To further improve the performance of a datapath coprocessor, some carefully designed complex function units can be used in a datapath to replace the function of several simple function units. Usually this results in lower datapath latency. However, introducing complex irregular function units results in less sharing across the datapaths of different kernel loops, thus increasing the hardware cost of the reconfigurable datapath. In this paper, we propose the idea of merging function units on the critical path to improve the datapath performance while avoiding excessive hardware cost. Preliminary experimental results show significant performance improvement through this function unit merging process.

The rest of the paper is organized as follows. Section 2 introduces the architectural model and Section 3 covers the overview of the design flow. In Section 4, we explain how to design a custom loop datapath for a selected kernel loop and in Section 5, we give an algorithm to merge all the custom loop datapaths into a single reconfigurable datapath.
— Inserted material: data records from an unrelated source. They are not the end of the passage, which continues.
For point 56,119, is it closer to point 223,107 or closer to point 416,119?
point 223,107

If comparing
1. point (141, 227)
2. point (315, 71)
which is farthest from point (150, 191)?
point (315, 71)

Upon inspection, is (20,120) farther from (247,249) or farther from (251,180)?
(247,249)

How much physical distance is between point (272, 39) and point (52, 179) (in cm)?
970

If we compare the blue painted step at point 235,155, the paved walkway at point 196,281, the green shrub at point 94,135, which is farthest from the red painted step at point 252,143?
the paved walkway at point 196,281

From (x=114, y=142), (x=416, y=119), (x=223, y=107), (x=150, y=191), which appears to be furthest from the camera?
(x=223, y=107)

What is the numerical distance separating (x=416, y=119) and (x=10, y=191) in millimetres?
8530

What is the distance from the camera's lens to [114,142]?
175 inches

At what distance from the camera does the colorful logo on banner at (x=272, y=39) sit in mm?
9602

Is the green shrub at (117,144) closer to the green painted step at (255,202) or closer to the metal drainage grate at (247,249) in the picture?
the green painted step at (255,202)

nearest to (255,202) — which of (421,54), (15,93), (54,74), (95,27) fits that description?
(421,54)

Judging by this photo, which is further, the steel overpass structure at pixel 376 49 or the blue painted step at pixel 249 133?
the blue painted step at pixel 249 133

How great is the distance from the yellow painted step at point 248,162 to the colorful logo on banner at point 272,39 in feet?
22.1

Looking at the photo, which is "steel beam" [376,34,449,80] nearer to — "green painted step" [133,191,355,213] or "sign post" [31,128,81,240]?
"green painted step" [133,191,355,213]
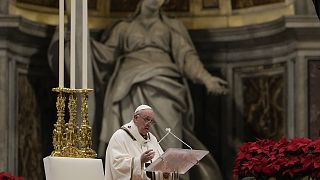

We provide experimental results in Section 6, and Section 7 has some conclusions and future research topics.

## 2. ARCHITECTURAL MODEL

The architectural model we propose in this paper consists of a master processor and a reconfigurable coprocessor as illustrated in Figure 1. The master processor controls the execution of programs as well as the reconfiguration of the datapath coprocessor. When the master processor hit a kernel loop during execution that can benefit from running on the coprocessor, it reconfigures the reconfigurable datapath and switches the execution to the coprocessor.

The coprocessor is built on the same chip as the master processor. We assume the coprocessor can access different levels of on- and off-chip cache and



Fig. 2. Routing box for function units.

main memory as the master processor can. The coprocessor mainly consists of a reconfigurable datapath and some control logic. The controller works as a state machine and controls the start and end of the datapath execution as well as the dynamical reconfiguration of the datapath during execution. The reconfigurable datapath has fixed ASIC-like functional blocks and reconfigurable interconnections.

In the reconfigurable datapath, there is a routing box in front of each function unit as shown in Figure 2. The routing box is used to select inputs from different interconnections for the function unit (FU). The configuration bits for a routing box to select the inputs are called configuration word. The configuration words for all routing boxes in the reconfigurable datapath form a reconfiguration context. During execution, the interconnections of the datapath are dynamically reconfigured at each clock cycle by selecting configuration words for the routing boxes according to the configuration address, which is obtained from the datapath controller. The function units in the datapath are hardwired logic blocks. No control bits are necessary. By programming the interconnections, the reconfigurable datapath forms the kernel-specific datapath for a specific kernel loop.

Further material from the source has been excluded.